§ TASK STATEMENT: Repeat each line of the material exactly.
>> Start SOURCE MATERIAL
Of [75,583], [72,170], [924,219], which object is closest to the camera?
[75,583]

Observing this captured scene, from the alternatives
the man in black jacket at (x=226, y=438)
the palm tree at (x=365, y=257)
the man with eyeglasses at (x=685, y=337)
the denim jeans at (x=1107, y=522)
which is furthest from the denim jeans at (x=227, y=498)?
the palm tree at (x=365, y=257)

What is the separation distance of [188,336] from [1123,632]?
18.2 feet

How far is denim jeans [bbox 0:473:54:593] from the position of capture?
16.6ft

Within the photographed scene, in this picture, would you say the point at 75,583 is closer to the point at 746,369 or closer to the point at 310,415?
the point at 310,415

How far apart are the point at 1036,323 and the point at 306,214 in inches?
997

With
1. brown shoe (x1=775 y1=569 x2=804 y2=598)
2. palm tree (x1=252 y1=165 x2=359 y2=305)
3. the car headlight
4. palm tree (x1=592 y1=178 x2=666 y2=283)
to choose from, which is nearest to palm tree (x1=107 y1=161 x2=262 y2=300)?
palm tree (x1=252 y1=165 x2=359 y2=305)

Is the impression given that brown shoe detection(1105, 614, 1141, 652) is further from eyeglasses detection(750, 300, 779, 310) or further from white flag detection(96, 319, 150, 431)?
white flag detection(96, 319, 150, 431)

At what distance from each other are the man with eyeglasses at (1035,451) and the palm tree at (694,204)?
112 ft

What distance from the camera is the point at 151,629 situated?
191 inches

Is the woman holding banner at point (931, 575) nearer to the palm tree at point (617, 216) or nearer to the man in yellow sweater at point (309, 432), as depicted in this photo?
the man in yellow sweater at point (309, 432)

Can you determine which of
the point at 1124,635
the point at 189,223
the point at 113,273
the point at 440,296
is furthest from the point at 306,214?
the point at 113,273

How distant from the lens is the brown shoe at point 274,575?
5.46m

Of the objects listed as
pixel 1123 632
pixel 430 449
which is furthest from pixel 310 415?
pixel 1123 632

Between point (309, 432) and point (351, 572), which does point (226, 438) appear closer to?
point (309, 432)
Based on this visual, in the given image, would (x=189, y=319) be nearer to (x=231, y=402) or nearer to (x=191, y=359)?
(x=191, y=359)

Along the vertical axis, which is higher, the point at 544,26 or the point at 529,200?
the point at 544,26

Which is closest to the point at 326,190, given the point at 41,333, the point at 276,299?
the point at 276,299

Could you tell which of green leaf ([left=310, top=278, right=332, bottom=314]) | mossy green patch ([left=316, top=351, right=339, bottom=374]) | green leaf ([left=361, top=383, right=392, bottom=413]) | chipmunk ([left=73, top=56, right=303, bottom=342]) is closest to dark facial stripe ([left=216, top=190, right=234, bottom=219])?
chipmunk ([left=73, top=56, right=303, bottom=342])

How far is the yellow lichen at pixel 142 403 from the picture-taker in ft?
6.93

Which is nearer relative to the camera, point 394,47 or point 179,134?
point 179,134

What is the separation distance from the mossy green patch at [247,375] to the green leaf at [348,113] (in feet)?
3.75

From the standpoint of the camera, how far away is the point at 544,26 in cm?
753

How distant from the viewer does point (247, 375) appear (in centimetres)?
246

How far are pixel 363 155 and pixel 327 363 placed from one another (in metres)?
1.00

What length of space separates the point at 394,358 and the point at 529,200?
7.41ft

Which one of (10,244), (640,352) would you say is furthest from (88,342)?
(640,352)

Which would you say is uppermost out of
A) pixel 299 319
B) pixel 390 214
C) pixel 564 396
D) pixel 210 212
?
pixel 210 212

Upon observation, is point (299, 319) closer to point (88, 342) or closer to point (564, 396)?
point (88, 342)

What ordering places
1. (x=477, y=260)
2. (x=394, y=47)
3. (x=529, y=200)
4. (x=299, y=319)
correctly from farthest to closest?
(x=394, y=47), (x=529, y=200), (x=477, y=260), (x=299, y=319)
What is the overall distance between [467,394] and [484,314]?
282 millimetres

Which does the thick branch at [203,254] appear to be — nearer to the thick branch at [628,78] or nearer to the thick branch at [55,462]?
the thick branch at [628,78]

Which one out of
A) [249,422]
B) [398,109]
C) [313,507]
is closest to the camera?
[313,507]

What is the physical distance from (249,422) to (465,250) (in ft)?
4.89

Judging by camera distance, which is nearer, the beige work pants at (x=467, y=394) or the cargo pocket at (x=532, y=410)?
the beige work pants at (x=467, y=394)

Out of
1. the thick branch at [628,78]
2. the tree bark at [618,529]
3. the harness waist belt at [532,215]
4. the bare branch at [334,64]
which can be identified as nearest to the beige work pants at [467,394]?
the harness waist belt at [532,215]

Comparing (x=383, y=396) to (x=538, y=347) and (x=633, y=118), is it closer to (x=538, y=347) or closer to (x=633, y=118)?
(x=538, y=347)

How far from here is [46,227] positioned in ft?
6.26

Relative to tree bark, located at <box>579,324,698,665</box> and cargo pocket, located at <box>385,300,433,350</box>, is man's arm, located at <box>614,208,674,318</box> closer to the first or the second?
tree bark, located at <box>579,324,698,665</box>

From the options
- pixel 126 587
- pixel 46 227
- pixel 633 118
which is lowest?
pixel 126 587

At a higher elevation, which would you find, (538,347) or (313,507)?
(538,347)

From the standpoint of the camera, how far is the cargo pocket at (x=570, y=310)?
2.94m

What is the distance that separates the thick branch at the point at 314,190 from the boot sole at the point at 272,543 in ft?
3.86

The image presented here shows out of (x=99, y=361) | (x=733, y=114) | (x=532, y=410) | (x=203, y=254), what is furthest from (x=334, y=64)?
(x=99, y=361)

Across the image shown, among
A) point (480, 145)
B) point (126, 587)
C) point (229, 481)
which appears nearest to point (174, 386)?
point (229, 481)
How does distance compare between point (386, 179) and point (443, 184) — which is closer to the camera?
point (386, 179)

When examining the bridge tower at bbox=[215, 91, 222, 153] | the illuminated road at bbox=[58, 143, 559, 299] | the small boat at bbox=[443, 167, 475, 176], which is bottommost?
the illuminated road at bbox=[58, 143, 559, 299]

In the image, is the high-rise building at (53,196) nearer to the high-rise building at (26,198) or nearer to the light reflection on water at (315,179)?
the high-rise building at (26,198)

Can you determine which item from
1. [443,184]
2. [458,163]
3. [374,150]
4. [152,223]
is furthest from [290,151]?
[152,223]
>> End SOURCE MATERIAL
§ REPLY TO THE TASK:
Of [75,583], [72,170], [924,219], which object is closest to the camera?
[75,583]

Observing this captured scene, from the alternatives
the man in black jacket at (x=226, y=438)
the palm tree at (x=365, y=257)
the man with eyeglasses at (x=685, y=337)
the denim jeans at (x=1107, y=522)
which is furthest from the denim jeans at (x=227, y=498)?
the palm tree at (x=365, y=257)

What is the separation distance of [188,336] from [1123,632]?
18.2 feet

How far is denim jeans [bbox 0:473:54:593] from the position of capture?
16.6ft

Within the photographed scene, in this picture, would you say the point at 75,583 is closer to the point at 746,369 or closer to the point at 310,415?
the point at 310,415

How far apart are the point at 1036,323 and the point at 306,214 in inches?
997

With
1. brown shoe (x1=775 y1=569 x2=804 y2=598)
2. palm tree (x1=252 y1=165 x2=359 y2=305)
3. the car headlight
4. palm tree (x1=592 y1=178 x2=666 y2=283)
to choose from, which is nearest to palm tree (x1=107 y1=161 x2=262 y2=300)?
palm tree (x1=252 y1=165 x2=359 y2=305)

Is the impression given that brown shoe detection(1105, 614, 1141, 652) is further from eyeglasses detection(750, 300, 779, 310) or further from white flag detection(96, 319, 150, 431)?
white flag detection(96, 319, 150, 431)

At what distance from each other are the man with eyeglasses at (1035,451) and the palm tree at (694,204)?
112 ft

What distance from the camera is the point at 151,629 situated?
191 inches

Is the woman holding banner at point (931, 575) nearer to the palm tree at point (617, 216) or nearer to the man in yellow sweater at point (309, 432), as depicted in this photo?
the man in yellow sweater at point (309, 432)

Can you determine which of
the point at 1124,635
the point at 189,223
the point at 113,273
the point at 440,296
is furthest from the point at 306,214?
the point at 113,273

How distant from the lens is the brown shoe at point 274,575?
5.46m

Of the objects listed as
pixel 1123 632
pixel 430 449
which is furthest from pixel 310 415?
pixel 1123 632

Between point (309, 432) and point (351, 572), which does point (226, 438) appear closer to?
point (309, 432)
Based on this visual, in the given image, would (x=189, y=319) be nearer to (x=231, y=402) or nearer to (x=191, y=359)?
(x=191, y=359)

Along the vertical axis, which is higher, the point at 544,26 or the point at 529,200?
the point at 544,26

Which is closest to the point at 326,190, given the point at 41,333, the point at 276,299?
the point at 276,299

Could you tell which of green leaf ([left=310, top=278, right=332, bottom=314]) | mossy green patch ([left=316, top=351, right=339, bottom=374]) | green leaf ([left=361, top=383, right=392, bottom=413]) | chipmunk ([left=73, top=56, right=303, bottom=342]) is closest to dark facial stripe ([left=216, top=190, right=234, bottom=219])?
chipmunk ([left=73, top=56, right=303, bottom=342])

How far is the yellow lichen at pixel 142 403 from the picture-taker in ft?
6.93

Which is nearer relative to the camera, point 394,47 or point 179,134?
point 179,134

What is the separation distance from the mossy green patch at [247,375] to the green leaf at [348,113] (in feet)?
3.75

From the standpoint of the camera, how far away is the point at 544,26 in cm?
753

How distant from the viewer does point (247, 375) appear (in centimetres)?
246

How far are pixel 363 155 and pixel 327 363 placed from one another (in metres)?
1.00

What length of space separates the point at 394,358 and the point at 529,200?
7.41ft

Which one of (10,244), (640,352) would you say is furthest from (88,342)?
(640,352)

Which would you say is uppermost out of
A) pixel 299 319
B) pixel 390 214
C) pixel 564 396
D) pixel 210 212
?
pixel 210 212

Upon observation, is point (299, 319) closer to point (88, 342) or closer to point (564, 396)?
point (88, 342)

What ordering places
1. (x=477, y=260)
2. (x=394, y=47)
3. (x=529, y=200)
4. (x=299, y=319)
correctly from farthest to closest?
(x=394, y=47), (x=529, y=200), (x=477, y=260), (x=299, y=319)
What is the overall distance between [467,394] and [484,314]?
282 millimetres

Which does the thick branch at [203,254] appear to be — nearer to the thick branch at [628,78] or nearer to the thick branch at [55,462]?
the thick branch at [628,78]

Which one out of
A) [249,422]
B) [398,109]
C) [313,507]
is closest to the camera?
[313,507]

What is the physical distance from (249,422) to (465,250) (in ft)?
4.89

Judging by camera distance, which is nearer, the beige work pants at (x=467, y=394) or the cargo pocket at (x=532, y=410)?
the beige work pants at (x=467, y=394)

Out of
1. the thick branch at [628,78]
2. the tree bark at [618,529]
3. the harness waist belt at [532,215]
4. the bare branch at [334,64]
which can be identified as nearest to the beige work pants at [467,394]?
the harness waist belt at [532,215]

Comparing (x=383, y=396) to (x=538, y=347) and (x=633, y=118), is it closer to (x=538, y=347) or closer to (x=633, y=118)?
(x=538, y=347)

How far from here is [46,227] positioned in ft?
6.26

Relative to tree bark, located at <box>579,324,698,665</box> and cargo pocket, located at <box>385,300,433,350</box>, is man's arm, located at <box>614,208,674,318</box> closer to the first or the second?
tree bark, located at <box>579,324,698,665</box>

From the options
- pixel 126 587
- pixel 46 227
- pixel 633 118
which is lowest?
pixel 126 587

At a higher elevation, which would you find, (538,347) or (313,507)?
(538,347)

From the standpoint of the camera, how far is the cargo pocket at (x=570, y=310)?
2.94m

What is the distance that separates the thick branch at the point at 314,190 from the boot sole at the point at 272,543 in ft?
3.86

The image presented here shows out of (x=99, y=361) | (x=733, y=114) | (x=532, y=410) | (x=203, y=254), what is furthest from (x=334, y=64)?
(x=99, y=361)

Across the image shown, among
A) point (480, 145)
B) point (126, 587)
C) point (229, 481)
which appears nearest to point (174, 386)?
point (229, 481)
How does distance compare between point (386, 179) and point (443, 184) — which is closer to the camera?
point (386, 179)

When examining the bridge tower at bbox=[215, 91, 222, 153] | the illuminated road at bbox=[58, 143, 559, 299] | the small boat at bbox=[443, 167, 475, 176], which is bottommost?
the illuminated road at bbox=[58, 143, 559, 299]

In the image, is the high-rise building at (53,196) nearer to the high-rise building at (26,198) or nearer to the light reflection on water at (315,179)?
the high-rise building at (26,198)

Can you determine which item from
1. [443,184]
2. [458,163]
3. [374,150]
4. [152,223]
is furthest from [290,151]?
[152,223]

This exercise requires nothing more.